╭─ ITEMS

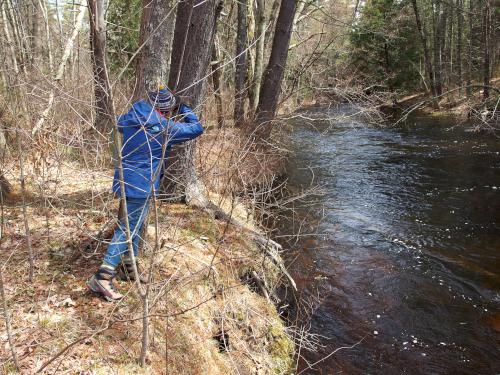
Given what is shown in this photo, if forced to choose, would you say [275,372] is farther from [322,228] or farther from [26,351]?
[322,228]

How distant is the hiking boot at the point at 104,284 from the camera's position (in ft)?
11.2

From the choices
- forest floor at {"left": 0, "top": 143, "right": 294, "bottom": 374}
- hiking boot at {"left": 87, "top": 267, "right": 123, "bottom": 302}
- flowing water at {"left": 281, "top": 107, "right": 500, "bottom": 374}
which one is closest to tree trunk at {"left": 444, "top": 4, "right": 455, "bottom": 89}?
flowing water at {"left": 281, "top": 107, "right": 500, "bottom": 374}

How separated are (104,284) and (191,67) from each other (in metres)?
2.93

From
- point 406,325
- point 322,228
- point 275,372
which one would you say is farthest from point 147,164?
point 322,228

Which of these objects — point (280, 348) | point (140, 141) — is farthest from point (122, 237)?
point (280, 348)

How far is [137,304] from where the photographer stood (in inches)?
137

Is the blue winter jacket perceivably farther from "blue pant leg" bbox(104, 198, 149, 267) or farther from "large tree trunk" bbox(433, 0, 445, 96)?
"large tree trunk" bbox(433, 0, 445, 96)

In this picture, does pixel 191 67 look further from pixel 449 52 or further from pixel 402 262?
pixel 449 52

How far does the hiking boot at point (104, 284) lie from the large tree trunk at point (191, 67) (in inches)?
67.2

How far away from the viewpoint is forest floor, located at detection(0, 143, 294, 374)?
3018 millimetres

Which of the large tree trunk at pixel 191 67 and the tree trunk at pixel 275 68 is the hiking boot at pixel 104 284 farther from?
the tree trunk at pixel 275 68

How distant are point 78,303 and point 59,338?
16.8 inches

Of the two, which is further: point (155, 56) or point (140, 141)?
point (155, 56)

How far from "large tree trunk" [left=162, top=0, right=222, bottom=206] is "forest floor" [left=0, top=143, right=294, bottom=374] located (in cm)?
31
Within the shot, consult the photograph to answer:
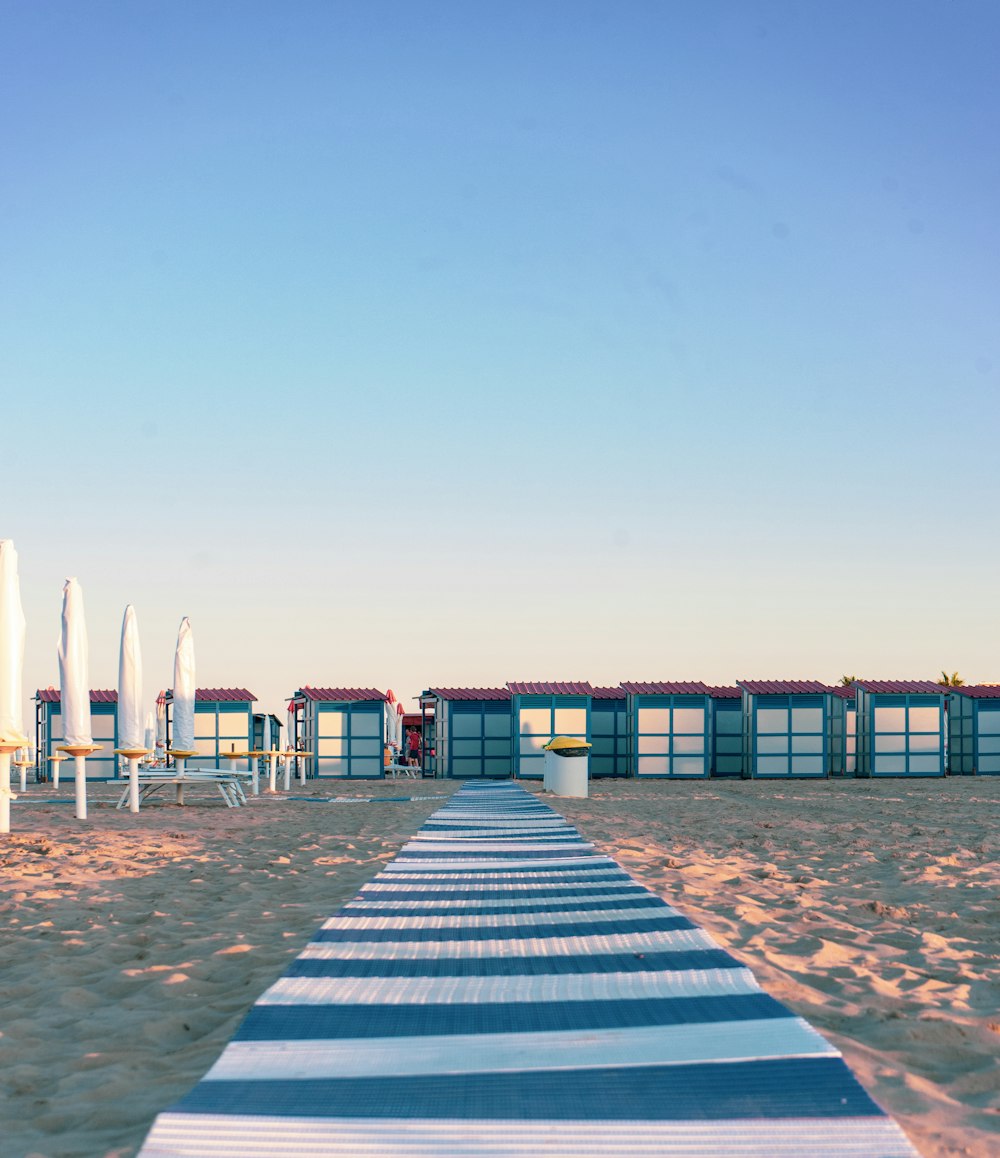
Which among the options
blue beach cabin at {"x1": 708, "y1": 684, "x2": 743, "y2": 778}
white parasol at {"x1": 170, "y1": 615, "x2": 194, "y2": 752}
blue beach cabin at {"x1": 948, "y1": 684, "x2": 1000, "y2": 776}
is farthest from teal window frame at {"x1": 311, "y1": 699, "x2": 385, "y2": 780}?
blue beach cabin at {"x1": 948, "y1": 684, "x2": 1000, "y2": 776}

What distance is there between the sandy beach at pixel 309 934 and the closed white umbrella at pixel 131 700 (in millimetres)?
1513

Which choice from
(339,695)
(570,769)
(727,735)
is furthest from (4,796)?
(727,735)

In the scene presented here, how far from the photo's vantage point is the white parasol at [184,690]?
52.1 ft

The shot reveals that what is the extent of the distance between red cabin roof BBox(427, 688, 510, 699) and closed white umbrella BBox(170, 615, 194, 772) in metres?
10.1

╰─

**REQUIREMENT**.
Copy out all the entries exactly. Images stay out of the copy.

**EXERCISE RESULT**.
Given what is shown in this photo, if forced to choose, would you say [275,372] is farther from [322,228] or farther from [26,351]?
[322,228]

How distant is the hiking boot at the point at 104,284 from the camera's position (in ft)?
11.2

From the choices
- forest floor at {"left": 0, "top": 143, "right": 294, "bottom": 374}
- hiking boot at {"left": 87, "top": 267, "right": 123, "bottom": 302}
- flowing water at {"left": 281, "top": 107, "right": 500, "bottom": 374}
which one is closest to tree trunk at {"left": 444, "top": 4, "right": 455, "bottom": 89}?
flowing water at {"left": 281, "top": 107, "right": 500, "bottom": 374}

How separated are (104,284) and (191,67) from each other (in metres)?
2.93

From
- point 406,325
- point 322,228
- point 275,372
which one would you say is farthest from point 147,164?
point 322,228

Which of these objects — point (280, 348) | point (140, 141) — is farthest from point (122, 237)?
point (280, 348)

How far is [137,304] from where the photographer stood (in inches)?
137

Is the blue winter jacket perceivably farther from "blue pant leg" bbox(104, 198, 149, 267) or farther from "large tree trunk" bbox(433, 0, 445, 96)?
"large tree trunk" bbox(433, 0, 445, 96)

In this picture, does pixel 191 67 look further from pixel 449 52 or further from pixel 402 262?
pixel 449 52

How far does the hiking boot at point (104, 284) lie from the large tree trunk at point (191, 67) (in inches)?
67.2

How far away from the viewpoint is forest floor, located at detection(0, 143, 294, 374)?
3018 millimetres

Which of the large tree trunk at pixel 191 67 and the tree trunk at pixel 275 68 is the hiking boot at pixel 104 284 farther from?
the tree trunk at pixel 275 68

How distant are point 78,303 and point 59,338?
16.8 inches

Of the two, which is further: point (155, 56) or point (140, 141)?
point (155, 56)

How far from "large tree trunk" [left=162, top=0, right=222, bottom=206] is "forest floor" [left=0, top=143, right=294, bottom=374] located (in cm)?
31
Within the shot, consult the photograph to answer:
Which among the options
blue beach cabin at {"x1": 708, "y1": 684, "x2": 743, "y2": 778}
white parasol at {"x1": 170, "y1": 615, "x2": 194, "y2": 752}
blue beach cabin at {"x1": 948, "y1": 684, "x2": 1000, "y2": 776}
is farthest from teal window frame at {"x1": 311, "y1": 699, "x2": 385, "y2": 780}?
blue beach cabin at {"x1": 948, "y1": 684, "x2": 1000, "y2": 776}

What distance is there between the sandy beach at pixel 309 934 and the closed white umbrella at pixel 131 700 (in millimetres)?
1513

Which choice from
(339,695)
(570,769)
(727,735)
is furthest from (4,796)?
(727,735)

In the scene presented here, how far from the photo's vantage point is the white parasol at [184,690]?
52.1 ft

The shot reveals that what is the extent of the distance between red cabin roof BBox(427, 688, 510, 699) and closed white umbrella BBox(170, 615, 194, 772) in metres?
10.1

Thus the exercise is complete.